- Task details
Copy out exactly the lines from the first line of the material below through the line containing "Standing vote fraction: 60%.", and nothing beyond them.

- The input
- - - - -

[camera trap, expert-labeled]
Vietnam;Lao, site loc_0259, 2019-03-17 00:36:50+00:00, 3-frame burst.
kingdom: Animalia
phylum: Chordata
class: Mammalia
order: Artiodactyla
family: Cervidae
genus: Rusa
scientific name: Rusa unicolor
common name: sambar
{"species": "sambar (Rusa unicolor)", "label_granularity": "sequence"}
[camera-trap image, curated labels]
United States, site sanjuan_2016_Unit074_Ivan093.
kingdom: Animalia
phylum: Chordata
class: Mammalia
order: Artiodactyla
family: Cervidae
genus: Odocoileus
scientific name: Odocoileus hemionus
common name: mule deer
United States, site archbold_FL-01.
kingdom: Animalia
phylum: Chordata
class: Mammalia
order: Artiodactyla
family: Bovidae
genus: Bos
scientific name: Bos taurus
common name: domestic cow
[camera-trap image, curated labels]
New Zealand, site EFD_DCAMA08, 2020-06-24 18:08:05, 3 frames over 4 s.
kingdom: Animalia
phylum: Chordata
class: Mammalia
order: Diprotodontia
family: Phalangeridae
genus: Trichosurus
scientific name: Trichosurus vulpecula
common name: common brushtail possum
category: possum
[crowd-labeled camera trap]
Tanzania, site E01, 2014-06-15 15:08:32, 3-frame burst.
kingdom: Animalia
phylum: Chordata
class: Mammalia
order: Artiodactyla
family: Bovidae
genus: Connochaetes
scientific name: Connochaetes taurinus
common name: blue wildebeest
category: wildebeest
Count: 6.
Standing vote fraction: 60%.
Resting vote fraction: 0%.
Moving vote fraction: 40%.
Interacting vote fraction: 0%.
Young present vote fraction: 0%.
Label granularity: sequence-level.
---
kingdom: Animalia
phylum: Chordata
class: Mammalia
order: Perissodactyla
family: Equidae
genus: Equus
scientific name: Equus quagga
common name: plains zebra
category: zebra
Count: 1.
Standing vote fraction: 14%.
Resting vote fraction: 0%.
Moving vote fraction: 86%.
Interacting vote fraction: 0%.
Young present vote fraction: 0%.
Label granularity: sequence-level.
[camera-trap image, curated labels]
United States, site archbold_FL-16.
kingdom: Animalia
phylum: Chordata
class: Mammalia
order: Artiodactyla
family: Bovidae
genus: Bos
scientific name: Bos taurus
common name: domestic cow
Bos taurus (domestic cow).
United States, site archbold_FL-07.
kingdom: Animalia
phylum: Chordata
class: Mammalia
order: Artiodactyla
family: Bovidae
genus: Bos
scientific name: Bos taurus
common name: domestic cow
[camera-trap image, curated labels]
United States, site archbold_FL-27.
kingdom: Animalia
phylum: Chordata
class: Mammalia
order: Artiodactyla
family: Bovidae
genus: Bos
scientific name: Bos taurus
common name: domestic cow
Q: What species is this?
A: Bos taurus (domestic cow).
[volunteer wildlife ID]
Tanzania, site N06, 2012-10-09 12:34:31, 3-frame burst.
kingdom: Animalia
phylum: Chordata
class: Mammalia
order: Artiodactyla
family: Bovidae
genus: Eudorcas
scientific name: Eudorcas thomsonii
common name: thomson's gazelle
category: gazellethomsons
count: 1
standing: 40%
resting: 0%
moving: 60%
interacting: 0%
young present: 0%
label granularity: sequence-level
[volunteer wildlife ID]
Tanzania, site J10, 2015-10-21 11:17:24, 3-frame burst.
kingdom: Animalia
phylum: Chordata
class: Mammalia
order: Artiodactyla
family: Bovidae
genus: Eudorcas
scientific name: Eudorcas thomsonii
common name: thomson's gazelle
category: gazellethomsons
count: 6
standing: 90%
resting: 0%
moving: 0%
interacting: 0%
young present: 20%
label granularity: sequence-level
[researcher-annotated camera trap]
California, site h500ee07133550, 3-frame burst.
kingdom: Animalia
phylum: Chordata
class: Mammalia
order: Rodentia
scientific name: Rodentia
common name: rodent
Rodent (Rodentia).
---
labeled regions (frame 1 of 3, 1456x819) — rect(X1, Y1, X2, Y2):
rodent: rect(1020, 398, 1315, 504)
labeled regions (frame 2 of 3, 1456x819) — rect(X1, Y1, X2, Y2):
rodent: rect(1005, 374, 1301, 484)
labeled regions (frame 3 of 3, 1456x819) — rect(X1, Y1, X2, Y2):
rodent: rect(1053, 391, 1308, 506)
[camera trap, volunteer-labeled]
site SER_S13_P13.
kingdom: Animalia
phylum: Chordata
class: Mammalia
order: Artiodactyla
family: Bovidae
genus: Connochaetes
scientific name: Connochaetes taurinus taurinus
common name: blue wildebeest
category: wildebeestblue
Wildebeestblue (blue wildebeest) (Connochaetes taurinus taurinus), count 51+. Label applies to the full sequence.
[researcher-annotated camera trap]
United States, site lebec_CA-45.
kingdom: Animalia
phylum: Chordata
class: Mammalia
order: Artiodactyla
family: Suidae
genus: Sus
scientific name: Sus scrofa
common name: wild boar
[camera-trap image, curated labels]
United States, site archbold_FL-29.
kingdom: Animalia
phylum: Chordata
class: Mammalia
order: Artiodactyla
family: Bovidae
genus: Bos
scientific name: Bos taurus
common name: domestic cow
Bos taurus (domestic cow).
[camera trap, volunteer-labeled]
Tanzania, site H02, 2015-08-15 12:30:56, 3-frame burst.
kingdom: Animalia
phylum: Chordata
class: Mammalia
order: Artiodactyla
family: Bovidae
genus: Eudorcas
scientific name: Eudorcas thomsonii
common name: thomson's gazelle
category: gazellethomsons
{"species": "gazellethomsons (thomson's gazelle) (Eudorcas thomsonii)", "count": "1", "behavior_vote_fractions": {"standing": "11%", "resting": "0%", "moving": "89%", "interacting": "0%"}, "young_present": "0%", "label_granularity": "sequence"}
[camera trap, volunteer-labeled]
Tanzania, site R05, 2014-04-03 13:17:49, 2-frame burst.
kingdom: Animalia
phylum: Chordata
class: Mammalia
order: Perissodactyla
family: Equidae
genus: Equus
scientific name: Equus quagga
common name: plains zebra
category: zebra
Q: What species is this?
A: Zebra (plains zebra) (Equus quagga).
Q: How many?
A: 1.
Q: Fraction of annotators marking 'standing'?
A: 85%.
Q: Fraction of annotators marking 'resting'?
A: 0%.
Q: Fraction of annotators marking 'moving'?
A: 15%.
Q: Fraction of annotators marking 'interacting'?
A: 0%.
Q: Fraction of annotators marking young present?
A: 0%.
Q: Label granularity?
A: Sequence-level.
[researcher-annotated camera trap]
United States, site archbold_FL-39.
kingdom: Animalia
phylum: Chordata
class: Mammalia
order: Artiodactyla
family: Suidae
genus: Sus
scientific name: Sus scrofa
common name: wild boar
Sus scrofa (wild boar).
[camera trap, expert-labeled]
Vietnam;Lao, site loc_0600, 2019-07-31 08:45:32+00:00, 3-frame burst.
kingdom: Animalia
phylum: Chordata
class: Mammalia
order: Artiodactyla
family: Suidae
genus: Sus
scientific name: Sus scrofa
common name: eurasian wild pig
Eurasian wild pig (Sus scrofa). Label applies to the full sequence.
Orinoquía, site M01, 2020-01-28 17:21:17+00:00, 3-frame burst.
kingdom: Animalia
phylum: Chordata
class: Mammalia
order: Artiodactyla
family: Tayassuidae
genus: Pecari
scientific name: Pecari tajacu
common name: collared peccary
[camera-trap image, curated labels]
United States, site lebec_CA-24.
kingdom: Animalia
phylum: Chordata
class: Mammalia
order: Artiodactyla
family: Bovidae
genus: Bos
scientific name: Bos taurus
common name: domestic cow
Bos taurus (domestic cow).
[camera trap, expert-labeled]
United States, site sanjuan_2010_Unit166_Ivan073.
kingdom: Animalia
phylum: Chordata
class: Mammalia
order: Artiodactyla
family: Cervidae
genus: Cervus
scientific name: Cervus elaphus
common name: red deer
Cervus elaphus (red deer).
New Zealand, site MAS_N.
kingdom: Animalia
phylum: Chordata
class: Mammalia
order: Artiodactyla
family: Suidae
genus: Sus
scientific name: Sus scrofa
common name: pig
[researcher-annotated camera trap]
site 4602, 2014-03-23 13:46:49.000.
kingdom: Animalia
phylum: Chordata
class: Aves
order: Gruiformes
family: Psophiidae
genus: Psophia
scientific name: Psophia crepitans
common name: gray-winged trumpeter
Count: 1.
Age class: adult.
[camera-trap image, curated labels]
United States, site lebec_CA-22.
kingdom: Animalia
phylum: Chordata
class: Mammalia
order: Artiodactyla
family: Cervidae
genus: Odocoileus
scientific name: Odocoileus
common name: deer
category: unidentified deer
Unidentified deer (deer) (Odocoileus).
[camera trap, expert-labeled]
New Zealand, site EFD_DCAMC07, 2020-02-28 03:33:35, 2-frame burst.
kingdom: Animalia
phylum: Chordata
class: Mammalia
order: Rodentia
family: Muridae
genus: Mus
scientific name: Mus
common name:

- - - - -

- Solved problem
[camera trap, expert-labeled]
Vietnam;Lao, site loc_0259, 2019-03-17 00:36:50+00:00, 3-frame burst.
kingdom: Animalia
phylum: Chordata
class: Mammalia
order: Artiodactyla
family: Cervidae
genus: Rusa
scientific name: Rusa unicolor
common name: sambar
{"species": "sambar (Rusa unicolor)", "label_granularity": "sequence"}
[camera-trap image, curated labels]
United States, site sanjuan_2016_Unit074_Ivan093.
kingdom: Animalia
phylum: Chordata
class: Mammalia
order: Artiodactyla
family: Cervidae
genus: Odocoileus
scientific name: Odocoileus hemionus
common name: mule deer
United States, site archbold_FL-01.
kingdom: Animalia
phylum: Chordata
class: Mammalia
order: Artiodactyla
family: Bovidae
genus: Bos
scientific name: Bos taurus
common name: domestic cow
[camera-trap image, curated labels]
New Zealand, site EFD_DCAMA08, 2020-06-24 18:08:05, 3 frames over 4 s.
kingdom: Animalia
phylum: Chordata
class: Mammalia
order: Diprotodontia
family: Phalangeridae
genus: Trichosurus
scientific name: Trichosurus vulpecula
common name: common brushtail possum
category: possum
[crowd-labeled camera trap]
Tanzania, site E01, 2014-06-15 15:08:32, 3-frame burst.
kingdom: Animalia
phylum: Chordata
class: Mammalia
order: Artiodactyla
family: Bovidae
genus: Connochaetes
scientific name: Connochaetes taurinus
common name: blue wildebeest
category: wildebeest
Count: 6.
Standing vote fraction: 60%.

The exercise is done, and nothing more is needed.